I really did not stand of chance of writing before now, but it starts when you begin your resolutions. After was a homely and quiet start bringing in the New Year with close friends and I learnt that I am a miserable poker player. I do not think I quite understood the royal flush and made bets on a useless hand, and dare I say it, I lost all my chips fairly quickly. I think my role is better played as lady luck in the casino.

Well this year, instead of the usual, lose weights, exercise more and travel, which are still on my list of resolutions. I decided the most important rule for 2008, is to follow a far more hedonistic approach to life. It is all very well being sensible, but I also need to act my age little more often, and in this case, follow the growing old disgracefully model.

To begin my plans, where else, so I thought than Amsterdam.  In the name of research, a trip to the red light district followed by a sex show. It is quite intriguing to view the world from the Dutch prospective, and overall I think it works, but it really is a tourist spot now. It is not much of a surprise to understand that the local Dutch gentlemen are not frequent visitors to the area. Similarly, watching the sex show was interesting. It started with a rather ordinary strip tease, which I am sorry and pleased to announce, I could have done with a lot more finesse. I found myself wondering when the show would skip to the good stuff.

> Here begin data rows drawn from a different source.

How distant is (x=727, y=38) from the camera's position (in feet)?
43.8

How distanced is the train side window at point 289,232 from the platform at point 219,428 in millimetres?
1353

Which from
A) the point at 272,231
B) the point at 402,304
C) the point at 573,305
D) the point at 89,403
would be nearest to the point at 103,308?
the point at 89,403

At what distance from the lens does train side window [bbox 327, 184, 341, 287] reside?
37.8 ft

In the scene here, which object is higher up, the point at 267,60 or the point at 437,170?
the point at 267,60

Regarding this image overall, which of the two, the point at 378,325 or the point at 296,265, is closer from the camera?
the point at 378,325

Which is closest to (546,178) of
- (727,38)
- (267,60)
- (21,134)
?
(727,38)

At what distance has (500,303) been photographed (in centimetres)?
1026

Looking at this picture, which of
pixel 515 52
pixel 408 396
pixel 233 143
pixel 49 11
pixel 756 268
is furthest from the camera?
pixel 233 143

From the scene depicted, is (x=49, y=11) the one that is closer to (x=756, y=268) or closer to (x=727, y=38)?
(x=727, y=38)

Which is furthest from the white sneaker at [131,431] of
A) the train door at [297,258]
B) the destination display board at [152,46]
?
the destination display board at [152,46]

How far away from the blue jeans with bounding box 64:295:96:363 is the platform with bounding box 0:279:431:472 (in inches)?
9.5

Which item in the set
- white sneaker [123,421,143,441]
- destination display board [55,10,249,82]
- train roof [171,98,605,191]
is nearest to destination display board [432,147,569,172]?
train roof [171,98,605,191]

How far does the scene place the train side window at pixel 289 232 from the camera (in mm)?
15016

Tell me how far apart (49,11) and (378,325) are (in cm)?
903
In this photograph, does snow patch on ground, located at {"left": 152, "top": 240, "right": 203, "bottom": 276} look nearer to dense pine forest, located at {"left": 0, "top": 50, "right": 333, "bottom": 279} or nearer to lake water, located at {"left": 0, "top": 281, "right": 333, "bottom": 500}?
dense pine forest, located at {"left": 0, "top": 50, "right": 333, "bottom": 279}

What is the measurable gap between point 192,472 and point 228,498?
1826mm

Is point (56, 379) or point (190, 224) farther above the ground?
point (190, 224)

Which I can only say when the show actually got started, it left me rather cold, I think sex should be fun, but not necessarily funny. I perhaps have never had the opportunity to chuckle so much at a sex, when sexual acts are introduced by some kind of martial arts display/dance by the incredible hulk; I defy anyone not to at least titter. It is rare that I feel ambivalent about a place, but Amsterdam is a city that fails to impress itself in my judgements.

The next trip, I had to visit Canterbury for more serious issues, could not have been any better. What a surprise for me to encounter this twee little town, and have the most memorable and as a consequence of practising some hedonism there too, most forgetful night. I am very sorry that I require reports of what a great night out I have had from other people. After all, when I have fun, I like to be able to recall my antics for future reference. I will always love the surprise element in most things that I do and appreciate it in the people that I meet and the places I visit.

Thanks for surprising me Canterbury.